**ENTRIES PROVIDED:**
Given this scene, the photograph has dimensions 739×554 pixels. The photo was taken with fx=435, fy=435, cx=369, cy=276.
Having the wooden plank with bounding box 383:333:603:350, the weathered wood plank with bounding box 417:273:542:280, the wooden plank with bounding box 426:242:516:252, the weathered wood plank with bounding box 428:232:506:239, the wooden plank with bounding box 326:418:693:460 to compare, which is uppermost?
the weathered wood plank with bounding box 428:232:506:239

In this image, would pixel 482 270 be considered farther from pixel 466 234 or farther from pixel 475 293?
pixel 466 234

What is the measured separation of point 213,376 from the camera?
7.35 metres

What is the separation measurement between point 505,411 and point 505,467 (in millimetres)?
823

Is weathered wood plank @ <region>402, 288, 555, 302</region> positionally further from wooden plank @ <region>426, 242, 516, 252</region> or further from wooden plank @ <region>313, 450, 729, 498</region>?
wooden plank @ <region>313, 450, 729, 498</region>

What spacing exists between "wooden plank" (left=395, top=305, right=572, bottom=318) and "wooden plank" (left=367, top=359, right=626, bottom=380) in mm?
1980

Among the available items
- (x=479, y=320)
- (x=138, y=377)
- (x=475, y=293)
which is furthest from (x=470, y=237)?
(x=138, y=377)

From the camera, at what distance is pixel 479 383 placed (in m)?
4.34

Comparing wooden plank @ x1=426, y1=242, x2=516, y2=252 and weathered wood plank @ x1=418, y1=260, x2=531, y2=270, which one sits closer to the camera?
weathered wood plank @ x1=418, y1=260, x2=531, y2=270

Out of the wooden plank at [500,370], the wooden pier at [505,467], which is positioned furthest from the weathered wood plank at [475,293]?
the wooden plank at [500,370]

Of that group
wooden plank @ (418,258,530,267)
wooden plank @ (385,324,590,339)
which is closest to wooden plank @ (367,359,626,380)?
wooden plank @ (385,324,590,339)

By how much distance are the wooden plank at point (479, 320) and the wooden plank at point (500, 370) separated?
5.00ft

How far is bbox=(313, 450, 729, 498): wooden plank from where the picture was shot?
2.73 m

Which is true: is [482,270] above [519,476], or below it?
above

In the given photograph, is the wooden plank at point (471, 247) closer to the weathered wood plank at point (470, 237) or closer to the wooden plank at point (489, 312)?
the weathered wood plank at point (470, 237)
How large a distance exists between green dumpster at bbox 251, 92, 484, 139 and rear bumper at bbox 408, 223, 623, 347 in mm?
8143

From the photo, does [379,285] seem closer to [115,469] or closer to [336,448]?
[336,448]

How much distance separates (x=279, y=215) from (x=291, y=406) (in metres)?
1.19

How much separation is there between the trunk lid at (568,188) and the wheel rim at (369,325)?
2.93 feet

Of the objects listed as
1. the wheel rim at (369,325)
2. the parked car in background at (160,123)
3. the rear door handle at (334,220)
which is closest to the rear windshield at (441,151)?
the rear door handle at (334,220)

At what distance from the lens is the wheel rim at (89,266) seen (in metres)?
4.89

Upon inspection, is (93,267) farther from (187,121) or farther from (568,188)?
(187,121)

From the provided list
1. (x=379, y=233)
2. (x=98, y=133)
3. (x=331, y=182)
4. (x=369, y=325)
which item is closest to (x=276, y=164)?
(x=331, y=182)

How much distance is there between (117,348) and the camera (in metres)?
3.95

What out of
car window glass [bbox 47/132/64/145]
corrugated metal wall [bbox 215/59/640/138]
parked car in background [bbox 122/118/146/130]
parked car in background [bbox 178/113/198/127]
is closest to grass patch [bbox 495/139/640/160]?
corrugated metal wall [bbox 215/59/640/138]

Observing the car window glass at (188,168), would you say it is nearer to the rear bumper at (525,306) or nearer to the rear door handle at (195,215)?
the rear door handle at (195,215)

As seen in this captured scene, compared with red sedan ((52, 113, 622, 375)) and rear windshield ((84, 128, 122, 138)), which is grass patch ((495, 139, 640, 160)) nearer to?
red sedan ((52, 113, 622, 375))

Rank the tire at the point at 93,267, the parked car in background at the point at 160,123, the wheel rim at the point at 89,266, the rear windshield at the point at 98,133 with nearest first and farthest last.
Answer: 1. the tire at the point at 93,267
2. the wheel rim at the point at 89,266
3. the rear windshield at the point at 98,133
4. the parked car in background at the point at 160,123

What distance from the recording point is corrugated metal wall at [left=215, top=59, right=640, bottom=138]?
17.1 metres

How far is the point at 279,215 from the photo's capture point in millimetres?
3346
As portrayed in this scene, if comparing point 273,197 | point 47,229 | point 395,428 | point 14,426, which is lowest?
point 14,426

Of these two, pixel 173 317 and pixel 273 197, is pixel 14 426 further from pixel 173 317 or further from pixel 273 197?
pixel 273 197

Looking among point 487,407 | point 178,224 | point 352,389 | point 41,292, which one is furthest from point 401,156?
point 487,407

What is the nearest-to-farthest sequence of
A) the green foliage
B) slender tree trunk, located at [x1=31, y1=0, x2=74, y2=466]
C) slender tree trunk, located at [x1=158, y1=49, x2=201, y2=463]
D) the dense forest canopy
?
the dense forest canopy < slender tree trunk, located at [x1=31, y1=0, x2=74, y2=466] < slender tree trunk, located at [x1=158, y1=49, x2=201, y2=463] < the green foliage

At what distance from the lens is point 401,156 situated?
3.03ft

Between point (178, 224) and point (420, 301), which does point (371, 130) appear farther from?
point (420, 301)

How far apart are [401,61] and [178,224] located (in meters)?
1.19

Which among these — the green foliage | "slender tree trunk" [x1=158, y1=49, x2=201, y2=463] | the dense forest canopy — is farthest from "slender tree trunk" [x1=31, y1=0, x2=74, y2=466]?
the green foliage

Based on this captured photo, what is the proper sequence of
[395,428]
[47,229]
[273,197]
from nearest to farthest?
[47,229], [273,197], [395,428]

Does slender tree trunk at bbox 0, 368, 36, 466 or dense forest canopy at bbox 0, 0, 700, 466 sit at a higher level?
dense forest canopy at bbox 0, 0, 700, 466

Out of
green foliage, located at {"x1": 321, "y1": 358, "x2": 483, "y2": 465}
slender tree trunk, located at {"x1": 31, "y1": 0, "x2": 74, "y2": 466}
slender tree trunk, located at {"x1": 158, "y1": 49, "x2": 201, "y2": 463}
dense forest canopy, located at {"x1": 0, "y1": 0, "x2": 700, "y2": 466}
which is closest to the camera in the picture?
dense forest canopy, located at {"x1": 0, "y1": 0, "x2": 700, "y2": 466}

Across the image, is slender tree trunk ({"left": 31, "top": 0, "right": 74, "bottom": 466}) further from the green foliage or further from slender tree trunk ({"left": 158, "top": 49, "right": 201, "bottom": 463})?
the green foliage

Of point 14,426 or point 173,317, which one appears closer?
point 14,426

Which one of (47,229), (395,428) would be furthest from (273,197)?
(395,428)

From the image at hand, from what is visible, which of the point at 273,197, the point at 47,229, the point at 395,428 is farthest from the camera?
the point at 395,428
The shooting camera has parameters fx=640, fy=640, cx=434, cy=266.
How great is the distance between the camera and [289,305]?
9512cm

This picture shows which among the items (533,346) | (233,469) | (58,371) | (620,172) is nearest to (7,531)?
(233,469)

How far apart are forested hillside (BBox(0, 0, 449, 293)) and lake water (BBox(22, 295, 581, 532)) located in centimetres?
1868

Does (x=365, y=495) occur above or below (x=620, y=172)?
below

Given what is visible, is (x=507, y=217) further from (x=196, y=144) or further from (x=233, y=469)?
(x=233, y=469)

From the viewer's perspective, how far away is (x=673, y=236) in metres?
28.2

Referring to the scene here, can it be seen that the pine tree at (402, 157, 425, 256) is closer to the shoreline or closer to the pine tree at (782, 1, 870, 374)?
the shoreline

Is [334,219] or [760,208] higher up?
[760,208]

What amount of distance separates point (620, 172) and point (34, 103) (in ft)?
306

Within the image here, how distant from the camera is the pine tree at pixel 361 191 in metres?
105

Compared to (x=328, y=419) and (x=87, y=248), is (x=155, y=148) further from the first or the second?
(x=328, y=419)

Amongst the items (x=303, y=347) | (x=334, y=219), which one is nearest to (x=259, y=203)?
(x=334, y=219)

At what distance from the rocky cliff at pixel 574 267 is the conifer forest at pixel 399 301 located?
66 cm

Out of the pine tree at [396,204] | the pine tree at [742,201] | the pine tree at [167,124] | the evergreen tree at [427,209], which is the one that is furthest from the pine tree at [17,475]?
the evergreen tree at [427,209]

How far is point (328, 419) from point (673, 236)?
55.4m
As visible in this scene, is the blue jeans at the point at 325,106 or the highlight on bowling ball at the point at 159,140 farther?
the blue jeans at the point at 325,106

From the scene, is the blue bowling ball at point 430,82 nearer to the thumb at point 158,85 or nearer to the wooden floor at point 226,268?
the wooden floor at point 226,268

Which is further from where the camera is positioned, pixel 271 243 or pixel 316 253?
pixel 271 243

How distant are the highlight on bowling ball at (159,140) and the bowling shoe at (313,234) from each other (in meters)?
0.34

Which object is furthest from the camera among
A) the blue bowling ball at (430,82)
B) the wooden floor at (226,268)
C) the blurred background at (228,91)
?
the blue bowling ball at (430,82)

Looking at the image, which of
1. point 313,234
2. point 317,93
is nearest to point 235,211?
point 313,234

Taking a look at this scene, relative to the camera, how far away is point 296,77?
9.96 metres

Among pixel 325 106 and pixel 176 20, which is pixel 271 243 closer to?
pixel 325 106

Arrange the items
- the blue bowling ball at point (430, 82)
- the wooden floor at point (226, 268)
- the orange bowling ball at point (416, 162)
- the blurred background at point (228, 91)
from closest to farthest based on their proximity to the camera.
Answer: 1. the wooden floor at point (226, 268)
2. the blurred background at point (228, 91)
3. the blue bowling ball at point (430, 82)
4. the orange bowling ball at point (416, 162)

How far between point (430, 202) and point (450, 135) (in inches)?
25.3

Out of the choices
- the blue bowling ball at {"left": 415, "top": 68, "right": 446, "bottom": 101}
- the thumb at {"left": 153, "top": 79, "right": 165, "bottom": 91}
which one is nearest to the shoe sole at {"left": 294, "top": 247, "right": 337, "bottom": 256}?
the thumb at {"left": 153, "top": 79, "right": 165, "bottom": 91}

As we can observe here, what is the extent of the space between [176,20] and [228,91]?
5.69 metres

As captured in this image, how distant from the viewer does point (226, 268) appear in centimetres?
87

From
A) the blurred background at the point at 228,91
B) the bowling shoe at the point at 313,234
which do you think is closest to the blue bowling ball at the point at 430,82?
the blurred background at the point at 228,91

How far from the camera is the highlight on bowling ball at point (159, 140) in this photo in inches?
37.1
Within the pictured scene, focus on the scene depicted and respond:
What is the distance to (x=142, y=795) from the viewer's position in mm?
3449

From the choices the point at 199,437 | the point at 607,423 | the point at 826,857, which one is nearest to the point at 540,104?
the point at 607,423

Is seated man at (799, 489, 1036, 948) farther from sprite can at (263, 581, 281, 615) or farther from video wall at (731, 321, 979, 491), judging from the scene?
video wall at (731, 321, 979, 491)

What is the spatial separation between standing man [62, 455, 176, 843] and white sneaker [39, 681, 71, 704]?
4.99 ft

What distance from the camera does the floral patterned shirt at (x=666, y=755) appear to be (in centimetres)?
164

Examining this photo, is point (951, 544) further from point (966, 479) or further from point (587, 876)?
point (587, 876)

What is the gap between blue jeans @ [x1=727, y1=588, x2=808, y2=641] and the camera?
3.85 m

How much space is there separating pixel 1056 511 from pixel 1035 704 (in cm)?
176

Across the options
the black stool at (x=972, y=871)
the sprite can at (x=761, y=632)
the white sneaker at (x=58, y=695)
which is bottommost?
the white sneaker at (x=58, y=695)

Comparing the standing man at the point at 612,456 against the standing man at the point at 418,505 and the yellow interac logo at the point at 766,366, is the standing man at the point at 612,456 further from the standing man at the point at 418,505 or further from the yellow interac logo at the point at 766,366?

**WORK TO COMPLETE:**
Can you quote exactly the lines from the one containing "Is seated man" through the last line of the records above, and nothing else?

**COMPLETED TASK:**
Is seated man at (799, 489, 1036, 948) farther from sprite can at (263, 581, 281, 615) or farther from video wall at (731, 321, 979, 491), judging from the scene?
video wall at (731, 321, 979, 491)

What is the spatial separation between standing man [62, 455, 176, 843] and white sneaker [39, 681, 71, 704]?
4.99 ft

What distance from the camera does the floral patterned shirt at (x=666, y=755) appear to be (in centimetres)?
164

Examining this photo, is point (951, 544) further from point (966, 479) or further from point (587, 876)?
point (587, 876)

What is the gap between blue jeans @ [x1=727, y1=588, x2=808, y2=641] and the camera?
3.85 m

How much space is there separating pixel 1056 511 from pixel 1035 704 (in cm)?
176

Across the options
the black stool at (x=972, y=871)
the sprite can at (x=761, y=632)
the white sneaker at (x=58, y=695)
which is bottommost?
the white sneaker at (x=58, y=695)

Comparing the standing man at the point at 612,456 against the standing man at the point at 418,505 and the yellow interac logo at the point at 766,366, is the standing man at the point at 612,456 further from the standing man at the point at 418,505 or further from the yellow interac logo at the point at 766,366?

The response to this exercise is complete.